23/10/2025
L’obésité favorise l’altération de la perception du goût lipidique mais également l’expression des gènes des papilles gustatives affectant la signalisation et les réponses inflammatoires. L'amélioration de la sensibilité gustative aux lipides observée chez certains patients après chirurgie bariatrique n’est pas constante, les mécanismes biologiques sous-jacents à cette variabilité interindividuelle restant à élucider. L’étude « Fat taste sensitivity in women with obesity: transcriptomic analysis of fungiform papillae before and after bariatric surgery », conduite par l’équipe du Pr Philippe Besnard, se proposait de déterminer -grâce à l’exploration de l’activité transcriptomique des papilles fongiformes- si les changements dans l'expression de leurs gènes contribuent à la variabilité de la sensibilité au goût lipidique des patients adultes, avant et après une chirurgie bariatrique.
Méthodes : Les seuils de détection du goût lipidique ainsi que le profil transcriptomique de papilles fongiformes fraîchement prélevées ont été évalués chez 28 femmes souffrant d'obésité sévère, avant et 6 mois après une sleeve gastrectomie.
Résultats : Selon les seuils de détection lipidique déterminés après la chirurgie, deux sous-groupes ont été identifiés : patientes « lipid-improved » (avec amélioration de la perception) et « lipid-unimproved » (sans amélioration).
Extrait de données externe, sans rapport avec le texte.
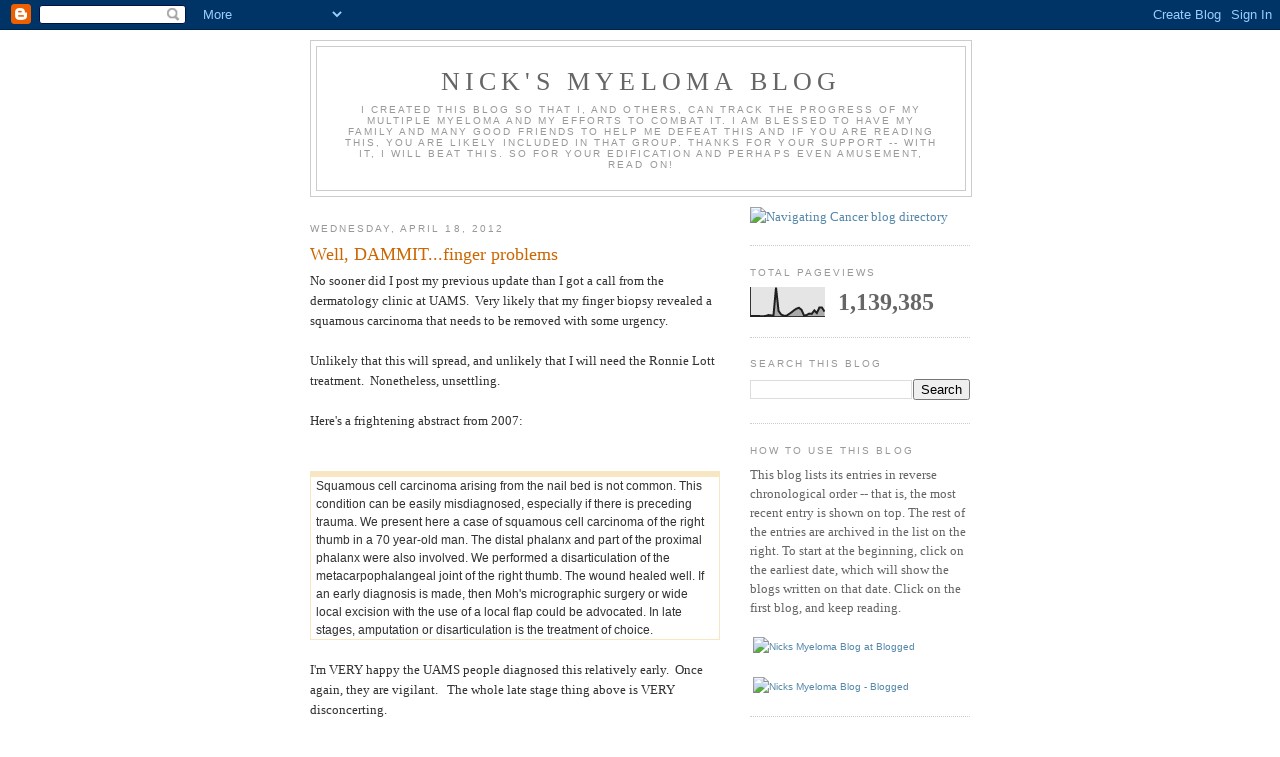

--- FILE ---
content_type: text/html; charset=UTF-8
request_url: https://nvdmyeloma.blogspot.com/b/stats?style=BLACK_TRANSPARENT&timeRange=ALL_TIME&token=APq4FmBwgCDHmWYBrGWzpNV71Toua9nihZKovqvT08kZAvI2WdbilmMR-llMeNm37qdJaUzt9vq-UTur0T3QlRIrAsvyC9-J7w
body_size: -20
content:
{"total":1139385,"sparklineOptions":{"backgroundColor":{"fillOpacity":0.1,"fill":"#000000"},"series":[{"areaOpacity":0.3,"color":"#202020"}]},"sparklineData":[[0,2],[1,2],[2,2],[3,2],[4,1],[5,1],[6,2],[7,5],[8,4],[9,3],[10,100],[11,19],[12,7],[13,3],[14,2],[15,8],[16,14],[17,21],[18,27],[19,30],[20,23],[21,3],[22,5],[23,10],[24,9],[25,21],[26,12],[27,31],[28,31],[29,17]],"nextTickMs":92307}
Les patientes du groupe « lipid-unimproved » présentaient une perte de poids moindre, ainsi que des taux plasmatiques plus élevés d'insuline à jeun, de protéine C-réactive et de fibrinogène (Fig.1). Ce sous-groupe surexprimait également des gènes impliqués dans l’inflammation et l’apoptose, certains étant positivement corrélés à des seuils de détection des lipides élevés (donc à une faible sensibilité). En revanche, le gène clé de signalisation des cellules gustatives (TRPM5) était sous-exprimé. Chez les patientes du groupe « lipid-improved », des gènes impliqués dans le renouvellement cellulaire, la fonction neuronale et le recyclage des récepteurs étaient surexprimés et associés à une meilleure détection des lipides. Des activités immunitaires ont été identifiées dans le groupe « lipid-unimproved » et des activités anti-inflammatoires dans le groupe « lipid-improved » (Fig.2).
Conclusion : L’analyse transcriptomique des papilles gustatives permet de discriminer les patients présentant une amélioration de la perception du goût lipidique de ceux ne montrant aucune amélioration après une sleeve gastrectomie. Un profil inflammatoire localisé au niveau buccal, susceptible d’altérer le fonctionnement des bourgeons gustatifs, est associé à l’absence d’amélioration de la détection des lipides.
Implications pour la recherche et la pratique clinique : La mise en évidence de biomarqueurs prédictifs de la sensibilité gustative aux lipides pourrait conduire à une prise en charge nutritionnelle et thérapeutique individualisée, en amont de la chirurgie bariatrique, dans le but d’optimiser les résultats cliniques à long terme.